Dejé la habitación de alquiler, instalando mi taller aunque sin maquinaria en la casa de enfrente, donde ya vivía. Me ofrecieron otra casa, colindante a la nuestra (...). Me cobraron cincuenta mil pesetas, no la encontré cara y la podía pagar en dos veces (...). Entonces, tranquilamente, me decidí a tirar toda la casa yo solito porque mi mujer bastante tenía con cuatro churumbeles (...) Era feliz solo de pensar que me esperaban cuatro pajarillos para alegrarme con sus risas y llantos, y una mujer que me respetaba y me quería con todo su corazón (...). Como ya tenía sitio, empecé a vender cristales y alguna que otra madera, porque eso sí, yo siempre he tenido espíritu de comprar y vender. Al tener taller de carpintería, los vecinos del barrio solían pedirme clavos, escarpias, tornillos, en fin, cosejas de estas y yo me puse en órbita y pensé por qué no poner una pequeña ferretería.

Instalé un escaparate (...), hice un mostrador, que todavía conservo, y unas estanterías. Compré menudencias de ferretería y pequeño material eléctrico por valor de mil pesetas. Fui incrementando mi negocio (...) y atendiendo las necesidades de mi familia con cierta holgura (...). Me dediqué también al mueble más bien barato, todo esto con algún chiquejo ajeno para que me echara una mano, pues los míos también iban alzando el vuelo, pero con los estudios no podían ayudarme a nada. Cuando todo iba viento en popa, comencé a sentir molestias en el estómago (...).

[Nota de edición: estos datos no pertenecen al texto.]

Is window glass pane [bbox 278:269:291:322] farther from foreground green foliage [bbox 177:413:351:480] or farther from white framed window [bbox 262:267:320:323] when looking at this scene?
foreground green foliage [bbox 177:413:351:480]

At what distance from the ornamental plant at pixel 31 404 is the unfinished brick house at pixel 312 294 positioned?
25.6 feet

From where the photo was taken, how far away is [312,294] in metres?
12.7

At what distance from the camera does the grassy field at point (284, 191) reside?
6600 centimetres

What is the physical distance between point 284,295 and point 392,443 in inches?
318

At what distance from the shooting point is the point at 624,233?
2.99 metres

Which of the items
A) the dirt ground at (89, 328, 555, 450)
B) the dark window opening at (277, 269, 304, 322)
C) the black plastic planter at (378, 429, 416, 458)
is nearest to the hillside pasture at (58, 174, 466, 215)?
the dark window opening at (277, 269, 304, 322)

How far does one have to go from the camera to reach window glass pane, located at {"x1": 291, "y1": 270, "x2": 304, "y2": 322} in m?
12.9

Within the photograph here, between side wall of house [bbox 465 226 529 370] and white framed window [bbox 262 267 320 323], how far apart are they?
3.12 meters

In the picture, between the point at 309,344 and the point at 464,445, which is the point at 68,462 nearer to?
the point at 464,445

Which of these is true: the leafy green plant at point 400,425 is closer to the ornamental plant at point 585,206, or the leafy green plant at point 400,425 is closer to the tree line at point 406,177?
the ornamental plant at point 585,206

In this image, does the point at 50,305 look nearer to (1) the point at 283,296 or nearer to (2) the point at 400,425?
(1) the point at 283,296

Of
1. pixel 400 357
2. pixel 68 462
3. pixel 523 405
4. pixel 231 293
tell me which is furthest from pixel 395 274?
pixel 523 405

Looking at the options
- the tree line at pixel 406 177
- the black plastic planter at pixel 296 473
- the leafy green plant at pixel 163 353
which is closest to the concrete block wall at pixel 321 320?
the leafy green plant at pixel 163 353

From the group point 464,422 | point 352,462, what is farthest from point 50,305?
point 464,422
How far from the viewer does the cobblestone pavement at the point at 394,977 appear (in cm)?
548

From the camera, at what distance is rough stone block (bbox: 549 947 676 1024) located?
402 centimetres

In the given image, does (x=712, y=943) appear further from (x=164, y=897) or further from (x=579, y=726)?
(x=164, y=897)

Un veintinueve de febrero me tuvieron que intervenir. Pasé treinta y tres días de pena, luchando contra mi propia vida, todo para volverme a operar el tres de abril del mismo año 1984. Todas mis cosas se venían abajo, mi pobre mujer, en tres meses que estuve en cama entre la vida y la muerte, no se separó ni un día de mi lado, solo para ir a la misa de la capilla del hospital, a implorar al Señor su misericordia por el hombrecillo que amaba con todo su corazón. La verdad que me emociono al contar todo esto. Durante esos tres meses me quedé de sesenta y tres kilos que pesaba a cuarenta y ocho; todo un cadáver, mi mujer, de sesenta kilos pasó a pesar cuarenta y dos, los hijos abandonados a la buena de Dios, puesto que la mayor tenía dieciséis años, mi hija, tuvo que dejar los estudios y ya jamás los volvió a coger, aunque me consta que valía para ello. Otro con quince, otro con doce, y la otra con diez. Las cosas se me venían abajo, letras impagadas, más género fiado en la calle, la tienda que se vaciaba por falta de reposición de género, en fin, todo lo que os podés imaginar.

Juan José Portillo

Fragmentos de su libro Vida, Camino y Luz (NeoDigital Imprenta, Herencia, 2017).

Foto: Boda de Juan José Portillo Sánchez-Aguilera y Josefina Villarreal Fernández, el 16 de agosto de 1965. El matrimonio tuvo cuatro hijos: Montserrat (1966), Juan José (1967), Ismael (1970) y Yolanda (1972).